**Instructions for the task:** Rewrite all of the entries below with "priest" replaced by "cleric" wherever it occurs, and leave everything else unchanged.

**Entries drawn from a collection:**
★ ★ ★ ★ ★ ★ ★

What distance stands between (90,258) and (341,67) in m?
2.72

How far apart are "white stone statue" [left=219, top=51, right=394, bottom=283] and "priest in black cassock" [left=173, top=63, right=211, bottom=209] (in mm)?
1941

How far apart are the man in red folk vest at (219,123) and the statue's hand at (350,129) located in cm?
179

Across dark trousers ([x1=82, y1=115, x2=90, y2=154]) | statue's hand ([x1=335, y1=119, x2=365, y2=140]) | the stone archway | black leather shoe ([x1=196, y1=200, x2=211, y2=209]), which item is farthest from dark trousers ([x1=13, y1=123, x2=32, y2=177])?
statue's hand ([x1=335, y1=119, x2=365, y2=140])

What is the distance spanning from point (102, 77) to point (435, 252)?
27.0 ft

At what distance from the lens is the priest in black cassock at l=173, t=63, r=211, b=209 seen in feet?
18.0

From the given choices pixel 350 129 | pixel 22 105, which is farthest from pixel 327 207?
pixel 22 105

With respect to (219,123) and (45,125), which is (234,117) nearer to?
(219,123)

★ ★ ★ ★ ★ ★ ★

**Exercise response:**
What distance stands between (90,258) and (341,67) in m?
2.72

How far apart are "white stone statue" [left=219, top=51, right=394, bottom=283] and "cleric in black cassock" [left=173, top=63, right=211, bottom=209] (in mm)?
1941

How far apart are the man in red folk vest at (219,123) and the statue's hand at (350,129) located in cm?
179

Across dark trousers ([x1=82, y1=115, x2=90, y2=154]) | statue's hand ([x1=335, y1=119, x2=365, y2=140]) | the stone archway | black leather shoe ([x1=196, y1=200, x2=211, y2=209]), which item is farthest from dark trousers ([x1=13, y1=123, x2=32, y2=177])?
statue's hand ([x1=335, y1=119, x2=365, y2=140])

What is the distance spanning from point (102, 77) to point (435, 252)?
27.0 ft

At what distance from the lens is the cleric in black cassock at l=173, t=63, r=211, b=209 seen in feet?
18.0

From the given choices pixel 350 129 | pixel 22 105, which is farthest from pixel 327 207?
pixel 22 105

With respect to (219,123) and (45,125), which is (234,117) nearer to?
(219,123)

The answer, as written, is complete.